After handing the property tax issue to the Democrats – the issue that has consistently tested as the top concern of New Jersey voters for at least the last decade – it is amazing the NJGOP did as well as it did on November 6th.  A large part of the electorate already hated Donald Trump (and therefore, the Republican brand) and wanted to show it – but by miscalculation, the remainder were granted permission to hate the GOP too… over property taxes!  Gagged and gagged again.

But it wouldn’t have worked so well if the Democrats hadn’t been such clean slates.  Just think of it.  All those Democrats in the Legislature with all those perfect liberal voting records… and the only guy who is acceptable to the electorate to move up and go to Congress is the state’s most conservative Democrat legislator… the one who is endorsed by the NRA.  The one who voted against same-sex marriage.  Heck, Jeff Van Drew is more Pro-Life than many Republicans and has opposed both RGGI and increasing the minimum wage!  But he moved up, and all the rest stayed behind. 

Meanwhile, DC residents Andy Kim and Tom Malinowski simply move into the state, take out six month leases on rental properties, run and win.  And the silly fools who spent years as Democrat committee members, in local governments, running for Freeholder and then for Assembly… they just suck ass.  You can’t get elected because your liberal records won’t let you.

Where did Mikie Sherrill come from?  The “Navy pilot – Prosecutor – Mom” fell out of the sky and landed in Congress.  In the new politics of congressional elections, she’s one of the Houyhnhnm.  Back in the trenches, the time-serving yahoos can only snort and envy her advancement. 

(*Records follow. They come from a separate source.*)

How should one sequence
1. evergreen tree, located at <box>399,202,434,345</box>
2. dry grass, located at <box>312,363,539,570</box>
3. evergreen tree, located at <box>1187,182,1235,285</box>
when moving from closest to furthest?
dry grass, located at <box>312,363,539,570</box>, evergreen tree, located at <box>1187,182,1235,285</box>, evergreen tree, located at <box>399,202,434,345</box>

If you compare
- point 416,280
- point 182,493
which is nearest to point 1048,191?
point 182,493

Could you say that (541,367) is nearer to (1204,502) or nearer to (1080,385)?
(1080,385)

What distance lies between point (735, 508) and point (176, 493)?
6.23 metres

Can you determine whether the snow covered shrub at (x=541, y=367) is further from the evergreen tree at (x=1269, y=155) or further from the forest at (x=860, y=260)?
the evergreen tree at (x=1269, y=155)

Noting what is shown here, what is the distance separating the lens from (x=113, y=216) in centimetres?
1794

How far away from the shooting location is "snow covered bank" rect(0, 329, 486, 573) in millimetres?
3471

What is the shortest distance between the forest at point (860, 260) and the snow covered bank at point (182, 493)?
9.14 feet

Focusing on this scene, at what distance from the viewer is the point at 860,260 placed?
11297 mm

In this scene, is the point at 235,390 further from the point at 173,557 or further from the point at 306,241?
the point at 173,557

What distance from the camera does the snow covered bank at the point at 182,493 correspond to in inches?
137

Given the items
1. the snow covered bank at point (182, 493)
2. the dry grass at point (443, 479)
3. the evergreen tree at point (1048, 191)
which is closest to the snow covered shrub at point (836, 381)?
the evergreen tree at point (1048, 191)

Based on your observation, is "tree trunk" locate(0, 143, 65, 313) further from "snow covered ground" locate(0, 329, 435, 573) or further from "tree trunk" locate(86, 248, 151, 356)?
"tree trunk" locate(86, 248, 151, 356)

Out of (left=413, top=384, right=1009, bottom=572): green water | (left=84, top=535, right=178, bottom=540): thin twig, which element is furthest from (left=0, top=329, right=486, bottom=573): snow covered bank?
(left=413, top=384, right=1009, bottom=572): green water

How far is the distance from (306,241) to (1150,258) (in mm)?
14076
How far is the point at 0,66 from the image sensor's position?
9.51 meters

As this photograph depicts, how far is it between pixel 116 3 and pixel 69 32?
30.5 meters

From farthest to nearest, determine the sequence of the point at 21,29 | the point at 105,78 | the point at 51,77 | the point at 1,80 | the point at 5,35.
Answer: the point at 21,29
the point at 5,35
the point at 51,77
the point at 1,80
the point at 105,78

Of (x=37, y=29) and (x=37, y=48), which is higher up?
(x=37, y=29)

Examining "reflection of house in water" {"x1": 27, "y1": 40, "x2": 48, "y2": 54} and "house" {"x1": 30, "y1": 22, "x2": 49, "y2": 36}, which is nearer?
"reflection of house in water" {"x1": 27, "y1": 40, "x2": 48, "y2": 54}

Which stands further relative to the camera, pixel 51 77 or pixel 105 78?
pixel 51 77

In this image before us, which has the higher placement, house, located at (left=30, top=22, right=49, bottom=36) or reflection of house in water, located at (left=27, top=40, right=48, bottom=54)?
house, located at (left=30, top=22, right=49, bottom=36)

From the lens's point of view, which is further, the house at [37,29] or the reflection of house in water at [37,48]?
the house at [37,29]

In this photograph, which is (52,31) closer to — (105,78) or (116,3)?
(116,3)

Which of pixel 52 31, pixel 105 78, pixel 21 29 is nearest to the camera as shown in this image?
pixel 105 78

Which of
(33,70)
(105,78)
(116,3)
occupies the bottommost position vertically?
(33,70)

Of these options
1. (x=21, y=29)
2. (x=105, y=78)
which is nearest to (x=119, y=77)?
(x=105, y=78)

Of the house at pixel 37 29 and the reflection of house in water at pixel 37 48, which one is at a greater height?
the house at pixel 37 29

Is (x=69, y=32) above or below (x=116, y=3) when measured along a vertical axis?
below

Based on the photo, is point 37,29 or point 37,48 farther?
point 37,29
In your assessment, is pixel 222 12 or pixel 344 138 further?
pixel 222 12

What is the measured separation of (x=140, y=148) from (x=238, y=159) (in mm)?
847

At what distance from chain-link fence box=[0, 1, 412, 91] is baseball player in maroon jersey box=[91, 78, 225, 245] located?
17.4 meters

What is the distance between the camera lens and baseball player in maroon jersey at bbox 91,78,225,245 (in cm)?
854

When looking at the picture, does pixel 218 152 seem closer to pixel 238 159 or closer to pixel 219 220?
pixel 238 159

Yesterday, Rutgers put out a new poll showing that – once again – taxes top the state’s issues grid (with a sizeable number volunteering “property” taxes as their big concern).  The Eagleton poll noted that people are generally happy with the state’s economy and, as it is part of a generally buoyant national economy, that shouldn’t surprise anyone, but it does appear Democrat Governor Murphy is taking more credit than the state Republican leaders.  One “research professor” drew attention to “a new phenomenon” of voters not having quite formed an opinion of Phil Murphy, after nearly a year in office.  It’s like they don’t know him and it’s taking some time. (Maybe they will now… after yesterday’s snow job?)

A phenomenon is it?  Why is anyone surprised, given the state of political news coverage in New Jersey?  Just ask anyone on press row… oh, that’s right, it’s not there anymore.  If it’s a national election like we just had, the coverage will be driven by national outlets.  If not… good luck.  And that is something our campaign gurus are going to need to consider when planning what used to be called “earned media” campaigns. 

Meanwhile, back at madness central, a couple of juvenile delinquent Democrat Assemblywomen invited “pro-death penalty for American military members” activist Jane Fonda to place a feather in her patouee and lead a conga line from the Speaker’s office to the Governor’s den.  Not a word yet from Navy pilot Mikie Sherrill about the appropriateness of Fonda’s appearance – or from Andy Kim or Tom Malinowski, for that matter.  But hey Assemblywomen, keep it up.  If that’s the fashion, keep it up and you’ll soon find yourself in… Congress?  NOT!